You can follow my journey at mandaschange.blogspot.com
pregnancy calendar


babybooo828
on 9/4/10 12:23 pm
I think it is great that you are going to get back into counseling. You realized a problem and you are taking positive steps to take care of it. Have you ever tried journaling? I do that sometimes it helps to get out my anxieties and worries. I set aside time each day... It doesn't have to be every day and it doesn't have to be a lot of time maybe 10 or 15 minutes and I wrote down whats going through my head. Then I try to just leave it there on the paper and not carry it with my everywhere I go. It helps a lot. Then I take the journal and share it with my therapist and we talk about whats going on. Its a great way to keep the communication going. I wish you the best of luck.

Lauren
        
malkee
on 9/4/10 2:59 pm
VSG on 10/25/18
 I am a big proponent of medication since it proved to be the answer to all my anxiety/depression problems.(I was diagnosed bipolar.

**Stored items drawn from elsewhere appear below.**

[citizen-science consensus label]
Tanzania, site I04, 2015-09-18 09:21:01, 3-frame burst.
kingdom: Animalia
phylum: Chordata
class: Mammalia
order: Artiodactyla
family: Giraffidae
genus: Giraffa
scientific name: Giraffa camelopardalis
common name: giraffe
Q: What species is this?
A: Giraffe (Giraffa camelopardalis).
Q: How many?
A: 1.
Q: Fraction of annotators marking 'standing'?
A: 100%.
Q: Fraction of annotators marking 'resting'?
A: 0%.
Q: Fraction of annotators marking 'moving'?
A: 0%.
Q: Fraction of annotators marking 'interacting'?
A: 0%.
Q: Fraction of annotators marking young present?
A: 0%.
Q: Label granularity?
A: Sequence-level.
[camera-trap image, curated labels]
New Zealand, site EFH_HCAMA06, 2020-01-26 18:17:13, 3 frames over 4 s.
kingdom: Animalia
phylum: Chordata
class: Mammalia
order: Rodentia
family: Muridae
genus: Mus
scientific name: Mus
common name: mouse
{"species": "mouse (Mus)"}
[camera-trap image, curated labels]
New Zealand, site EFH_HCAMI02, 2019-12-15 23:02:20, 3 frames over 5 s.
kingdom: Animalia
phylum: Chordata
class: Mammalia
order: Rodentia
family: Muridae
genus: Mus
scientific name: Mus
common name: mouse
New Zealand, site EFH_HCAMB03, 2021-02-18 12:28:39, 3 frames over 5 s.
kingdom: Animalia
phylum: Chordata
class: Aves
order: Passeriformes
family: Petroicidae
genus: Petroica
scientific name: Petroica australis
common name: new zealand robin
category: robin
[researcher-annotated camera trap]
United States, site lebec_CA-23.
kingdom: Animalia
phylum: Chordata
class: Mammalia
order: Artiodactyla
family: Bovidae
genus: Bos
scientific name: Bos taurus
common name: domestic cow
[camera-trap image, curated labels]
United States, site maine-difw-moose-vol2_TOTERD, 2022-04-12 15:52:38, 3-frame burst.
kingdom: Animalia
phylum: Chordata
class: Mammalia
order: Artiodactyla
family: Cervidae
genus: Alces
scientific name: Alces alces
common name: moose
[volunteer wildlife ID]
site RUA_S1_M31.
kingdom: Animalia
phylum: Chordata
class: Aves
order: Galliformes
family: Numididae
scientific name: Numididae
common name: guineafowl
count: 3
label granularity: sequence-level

It could be that if you cry a lot.) Go to a psychiatrist and get some knowledgeable input as to the medicaton you are taking. Perhaps he or she will prescribe something more effective. There is nothing like the feeling of finally finding an anti-depresssion medication that actually works.
JennaSilva
on 9/28/10 2:27 am - Turlock, CA
Your story sounds like mine.  About 1 year out I was happy and then it felt as if it all hit the fan.  I too was back in school, separated from husband and on and on.  Be careful with certain meds.  I really feel that was the start of my weight gain.  Intense hunger is a side effect to a few of these meds.  Good luck to you!
Jenna
Why the bed you ask.  I rather be sleeping! 


        
sethliv1996
on 10/28/10 5:14 pm
 I've battled depression ever since I had my twins, almost 11 years ago. I thought with the weight loss, the anxiety and depressive episodes would go away. They did for about a year, then wammo! They smacked me upside the head again and I had a melt down. I found out I'm bipolar type 2 and have been on meds for a few months now. I'm doing much better, and have come to realize that ups and downs are normal and you deal with them the best you can. I'm currently going through a divorce and trying to stay positive. I wish you much luck and hope you start to feel better!